After this, we define the main function, which calculates the starting time and then cycles through 10,000 numbers, which are randomly generated by using random's randint. We then pass these generated numbers to the calculatePrimeFactors function, and we print out the result. Finally, we calculate the end time of this for loop and print it out.

If you execute this on your computer, you should see the array of prime factors being printed out for 10,000 different random numbers, as well as the total execution time for this code. For me, it took roughly 3.6 seconds to execute on my Macbook.

Concurrent prime factorization

So now let us have a look at how we can improve the performance of this program by utilizing multiple processes.

In order for us to split this workload up, we'll define an executeProc function, which, instead of generating 10,000 random numbers to be factorized, will generate 1,000 random numbers. We'll create 10 processes, and execute the function 10 times, though, so the total number of calculations should be the exact same as when we performed the sequential test:

import time
import random
from multiprocessing import Process
# This does all of our prime factorization on a given number 'n'
def calculatePrimeFactors(n):
  primfac = []
  d = 2
  while d*d <= n:
    while (n % d) == 0:
      primfac.append(d)  # supposing you want multiple factors repeated
      n //= d
    d += 1
  if n > 1:
    primfac.append(n)
  return primfac
# We split our workload from one batch of 10,000 calculations
# into 10 batches of 1,000 calculations
def executeProc():
  for i in range(1000):
    rand = random.randint(20000, 100000000)
    print(calculatePrimeFactors(rand))
def main():
  print("Starting number crunching")
  t0 = time.time() 
  procs = []
  # Here we create our processes and kick them off
  for i in range(10):
    proc = Process(target=executeProc, args=())
    procs.append(proc)
    proc.start()
  # Again we use the .join() method in order to wait for 
  # execution to finish for all of our processes
  for proc in procs:
    proc.join()
  t1 = time.time()
  totalTime = t1 - t0
  # we print out the total execution time for our 10
  # procs.
  print("Execution Time: {}".format(totalTime))
if __name__ == '__main__':
  main()

Breaking it down

This last code performs the exact same function as our originally posted code. The first change, however, is on line three. Here, we import the process from the multiprocessing module. Our following, the calculatePrimeFactors method has not been touched.

You should then see that we pulled out the for loop that initially ran for 10,000 iterations. We now placed this in a function called executeProc, and we also reduced our for loops range to 1,000.

Within the main function, we then create an empty array called procs. We then create 10 different processes, and set the target to be the executeProc function, and pass in no args. We append this newly created process to our procs arrays, and then we start the process by calling proc.start().

After we've created 10 individual processes, we then cycle through these processes which are now in our procs array, and join them. This ensures that every process has finished its calculations before we proceed to calculate the total execution time.

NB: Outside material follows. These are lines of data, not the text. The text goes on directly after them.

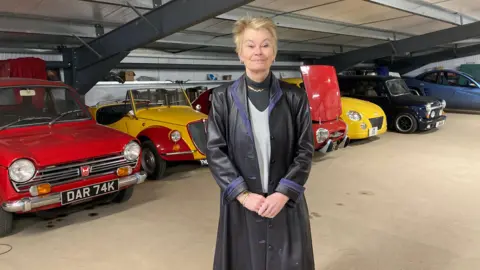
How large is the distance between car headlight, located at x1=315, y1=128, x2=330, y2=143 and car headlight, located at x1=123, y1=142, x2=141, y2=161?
2.85 metres

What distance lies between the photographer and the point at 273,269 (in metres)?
1.65

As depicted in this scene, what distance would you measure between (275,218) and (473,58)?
1724cm

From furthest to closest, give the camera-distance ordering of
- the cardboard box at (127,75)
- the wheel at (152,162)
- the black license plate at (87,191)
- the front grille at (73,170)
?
the cardboard box at (127,75)
the wheel at (152,162)
the black license plate at (87,191)
the front grille at (73,170)

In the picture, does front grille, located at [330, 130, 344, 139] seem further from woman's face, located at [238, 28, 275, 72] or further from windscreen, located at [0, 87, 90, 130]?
woman's face, located at [238, 28, 275, 72]

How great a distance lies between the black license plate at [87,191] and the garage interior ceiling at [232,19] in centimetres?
266

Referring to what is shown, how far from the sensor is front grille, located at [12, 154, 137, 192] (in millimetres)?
3281

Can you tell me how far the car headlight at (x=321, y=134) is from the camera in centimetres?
571

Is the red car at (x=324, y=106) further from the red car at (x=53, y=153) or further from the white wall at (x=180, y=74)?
the white wall at (x=180, y=74)

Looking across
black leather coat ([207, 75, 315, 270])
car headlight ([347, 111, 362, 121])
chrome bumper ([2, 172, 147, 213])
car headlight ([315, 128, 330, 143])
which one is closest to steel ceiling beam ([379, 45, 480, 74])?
car headlight ([347, 111, 362, 121])

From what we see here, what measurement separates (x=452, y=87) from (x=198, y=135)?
398 inches

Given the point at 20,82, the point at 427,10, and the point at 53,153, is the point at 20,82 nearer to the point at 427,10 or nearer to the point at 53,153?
the point at 53,153

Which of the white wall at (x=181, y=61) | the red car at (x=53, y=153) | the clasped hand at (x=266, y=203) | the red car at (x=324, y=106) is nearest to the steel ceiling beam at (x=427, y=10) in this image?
the red car at (x=324, y=106)

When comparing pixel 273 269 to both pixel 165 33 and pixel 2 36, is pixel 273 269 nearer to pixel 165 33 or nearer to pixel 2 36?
pixel 165 33

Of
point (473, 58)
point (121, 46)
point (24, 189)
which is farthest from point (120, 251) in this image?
point (473, 58)
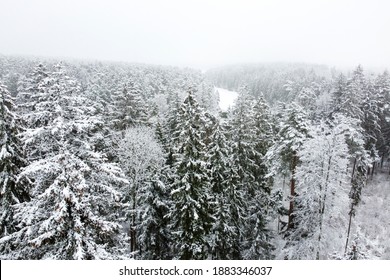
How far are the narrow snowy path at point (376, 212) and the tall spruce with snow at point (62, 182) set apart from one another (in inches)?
1029

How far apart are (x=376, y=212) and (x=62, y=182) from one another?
37.1m

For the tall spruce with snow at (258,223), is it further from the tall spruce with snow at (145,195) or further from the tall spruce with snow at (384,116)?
the tall spruce with snow at (384,116)

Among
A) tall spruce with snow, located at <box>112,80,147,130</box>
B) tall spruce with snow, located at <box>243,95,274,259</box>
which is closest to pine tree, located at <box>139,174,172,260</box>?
tall spruce with snow, located at <box>243,95,274,259</box>

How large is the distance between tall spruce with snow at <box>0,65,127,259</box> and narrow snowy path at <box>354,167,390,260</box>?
26.1m

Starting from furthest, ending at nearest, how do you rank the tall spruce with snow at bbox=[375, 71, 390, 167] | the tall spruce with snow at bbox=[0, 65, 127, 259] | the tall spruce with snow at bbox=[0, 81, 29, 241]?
1. the tall spruce with snow at bbox=[375, 71, 390, 167]
2. the tall spruce with snow at bbox=[0, 81, 29, 241]
3. the tall spruce with snow at bbox=[0, 65, 127, 259]

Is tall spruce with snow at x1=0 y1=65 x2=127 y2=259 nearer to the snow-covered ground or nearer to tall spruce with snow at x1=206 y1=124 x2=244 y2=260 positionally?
tall spruce with snow at x1=206 y1=124 x2=244 y2=260

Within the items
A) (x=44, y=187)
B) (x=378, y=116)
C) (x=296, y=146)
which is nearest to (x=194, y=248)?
(x=296, y=146)

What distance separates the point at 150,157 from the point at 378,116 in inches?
1521

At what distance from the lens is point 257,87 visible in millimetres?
126875

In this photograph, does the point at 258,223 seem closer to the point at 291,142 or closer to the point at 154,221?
the point at 291,142

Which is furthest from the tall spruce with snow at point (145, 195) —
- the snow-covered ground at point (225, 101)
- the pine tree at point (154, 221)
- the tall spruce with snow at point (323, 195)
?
the snow-covered ground at point (225, 101)

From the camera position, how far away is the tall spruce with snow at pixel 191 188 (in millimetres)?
18344

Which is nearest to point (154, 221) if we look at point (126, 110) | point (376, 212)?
point (126, 110)

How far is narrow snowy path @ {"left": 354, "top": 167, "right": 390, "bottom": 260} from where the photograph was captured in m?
29.0
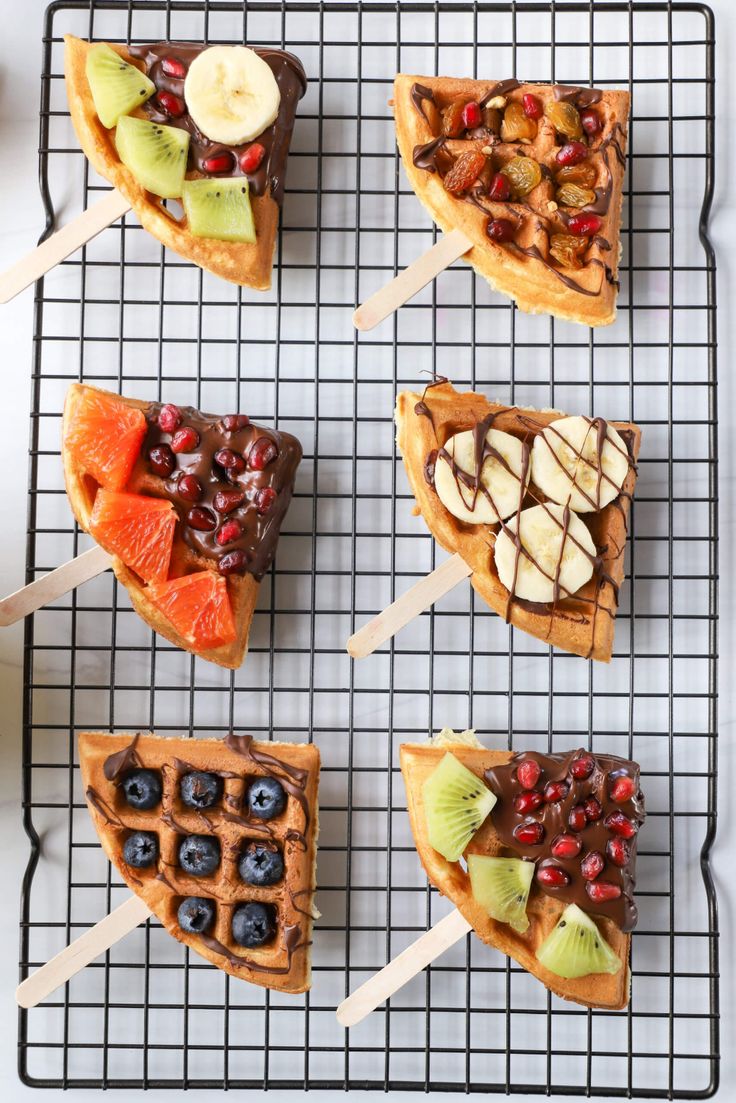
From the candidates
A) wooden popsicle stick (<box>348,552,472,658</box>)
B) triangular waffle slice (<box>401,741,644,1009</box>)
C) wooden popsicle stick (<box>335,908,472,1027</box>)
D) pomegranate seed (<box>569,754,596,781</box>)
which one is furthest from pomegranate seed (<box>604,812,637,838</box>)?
wooden popsicle stick (<box>348,552,472,658</box>)

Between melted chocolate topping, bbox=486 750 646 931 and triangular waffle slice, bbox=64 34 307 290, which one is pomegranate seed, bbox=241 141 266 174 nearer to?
triangular waffle slice, bbox=64 34 307 290

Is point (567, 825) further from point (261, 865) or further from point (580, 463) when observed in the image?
point (580, 463)

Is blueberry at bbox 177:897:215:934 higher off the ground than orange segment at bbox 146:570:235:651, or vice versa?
orange segment at bbox 146:570:235:651

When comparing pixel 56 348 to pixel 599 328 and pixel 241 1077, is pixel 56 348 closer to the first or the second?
pixel 599 328

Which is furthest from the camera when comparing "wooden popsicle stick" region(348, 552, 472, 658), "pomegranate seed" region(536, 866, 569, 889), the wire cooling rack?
the wire cooling rack

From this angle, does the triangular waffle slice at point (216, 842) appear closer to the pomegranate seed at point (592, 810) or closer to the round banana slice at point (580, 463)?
the pomegranate seed at point (592, 810)

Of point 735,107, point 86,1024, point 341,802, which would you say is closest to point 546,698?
point 341,802

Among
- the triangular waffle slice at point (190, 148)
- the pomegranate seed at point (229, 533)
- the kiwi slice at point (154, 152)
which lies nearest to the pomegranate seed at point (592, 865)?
the pomegranate seed at point (229, 533)
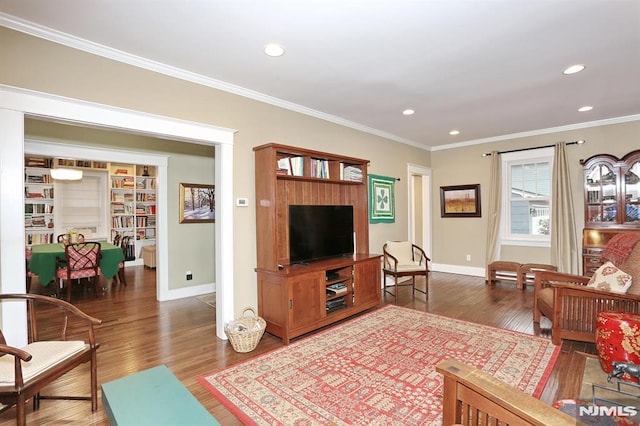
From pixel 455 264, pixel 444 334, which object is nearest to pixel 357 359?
pixel 444 334

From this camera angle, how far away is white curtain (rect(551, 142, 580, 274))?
505cm

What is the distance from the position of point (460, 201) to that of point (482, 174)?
2.21 feet

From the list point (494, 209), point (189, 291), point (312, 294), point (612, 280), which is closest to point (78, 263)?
point (189, 291)

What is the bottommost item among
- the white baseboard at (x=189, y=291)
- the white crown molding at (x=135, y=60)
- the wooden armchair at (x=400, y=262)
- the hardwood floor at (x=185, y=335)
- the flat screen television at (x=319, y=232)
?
the hardwood floor at (x=185, y=335)

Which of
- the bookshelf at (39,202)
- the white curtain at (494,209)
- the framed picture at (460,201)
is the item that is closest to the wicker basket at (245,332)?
the white curtain at (494,209)

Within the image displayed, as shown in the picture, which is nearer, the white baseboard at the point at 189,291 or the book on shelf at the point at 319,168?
the book on shelf at the point at 319,168

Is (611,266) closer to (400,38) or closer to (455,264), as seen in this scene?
(400,38)

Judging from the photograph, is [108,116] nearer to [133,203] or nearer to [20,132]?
[20,132]

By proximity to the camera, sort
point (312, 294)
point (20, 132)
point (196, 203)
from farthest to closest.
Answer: point (196, 203), point (312, 294), point (20, 132)

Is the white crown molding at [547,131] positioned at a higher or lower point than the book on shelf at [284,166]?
higher

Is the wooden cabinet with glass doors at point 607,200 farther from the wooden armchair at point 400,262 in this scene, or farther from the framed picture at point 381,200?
the framed picture at point 381,200

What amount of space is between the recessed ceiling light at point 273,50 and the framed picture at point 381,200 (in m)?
2.90

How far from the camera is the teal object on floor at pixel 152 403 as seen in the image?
1.47m

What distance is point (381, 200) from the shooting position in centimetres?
543
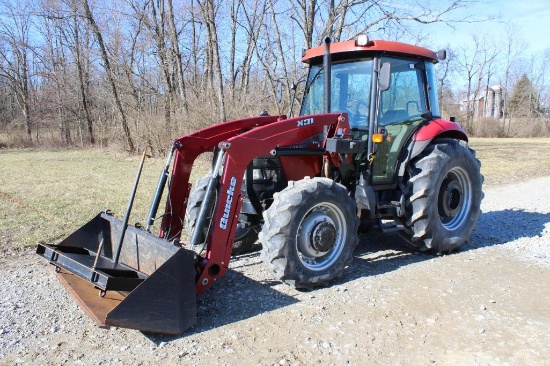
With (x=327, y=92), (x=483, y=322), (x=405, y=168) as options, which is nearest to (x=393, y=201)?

If you execute this now, you should see the 10,000 outputs now print out in your console, and you should also see a far lower execution time when compared to your sequential execution. For reference, the sequential program executed in 3.9 seconds on my computer compared to 1.9 seconds when running the multiprocessing version.

This is just a very basic demonstration as to how we can implement multiprocessing into our applications. In future chapters, we'll explore how we can create pools and utilize executors. The key point to take away from this is that we can improve the performance of some CPU-bound tasks by utilizing multiple cores.